Biosynthesis of the Novel Endogenous 15-Lipoxygenase Metabolites N-13-Hydroxy-octodecadienoyl-ethanolamine and 13-Hydroxy-octodecadienoyl-glycerol by Human Neutrophils and Eosinophils

The endocannabinoids 2-arachidonoyl-glycerol and N-arachidonoyl-ethanolamine are lipids regulating many physiological processes, notably inflammation. Endocannabinoid hydrolysis inhibitors are now being investigated as potential anti-inflammatory agents. In addition to 2-arachidonoyl-glycerol and N-arachidonoyl-ethanolamine, the endocannabinoidome also includes other monoacylglycerols and N-acyl-ethanolamines such as 1-linoleoyl-glycerol (1-LG) and N-linoleoyl-ethanolamine (LEA).
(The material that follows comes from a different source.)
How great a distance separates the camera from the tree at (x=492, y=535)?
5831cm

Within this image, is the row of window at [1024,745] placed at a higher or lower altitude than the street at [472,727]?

By increasing monoacylglycerols and/or N-acyl-ethanolamine levels, endocannabinoid hydrolysis inhibitors will likely increase the levels of their metabolites. Herein, we investigated whether 1-LG and LEA were substrates for the 15-lipoxygenase pathway, given that both possess a 1Z,4Z-pentadiene motif, near their omega end. We thus assessed how human eosinophils and neutrophils biosynthesized the 15-lipoxygenase metabolites of 1-LG and LEA. Linoleic acid (LA), a well-documented substrate of 15-lipoxygenases, was used as positive control. N-13-hydroxy-octodecadienoyl-ethanolamine (13-HODE-EA) and 13-hydroxy-octodecadienoyl-glycerol (13-HODE-G), the 15-lipoxygenase metabolites of LEA and 1-LG, were synthesized using Novozym 435 and soybean lipoxygenase. Eosinophils, which express the 15-lipoxygenase-1, metabolized LA, 1-LG, and LEA into their 13-hydroxy derivatives. This was almost complete after five minutes. Substrate preference of eosinophils was LA > LEA > 1-LG in presence of 13-HODE-G hydrolysis with methyl-arachidonoyl-fluorophosphonate. Human neutrophils also metabolized LA, 1-LG, and LEA into their 13-hydroxy derivatives. This was maximal after 15–30 s. Substrate preference was LA ≫ 1-LG > LEA. Importantly, 13-HODE-G was found in humans and mouse tissue samples. In conclusion, our data show that human eosinophils and neutrophils metabolize 1-LG and LEA into the novel endogenous 15-lipoxygenase metabolites 13-HODE-G and 13-HODE-EA. The full biological importance of 13-HODE-G and 13-HODE-EA remains to be explored.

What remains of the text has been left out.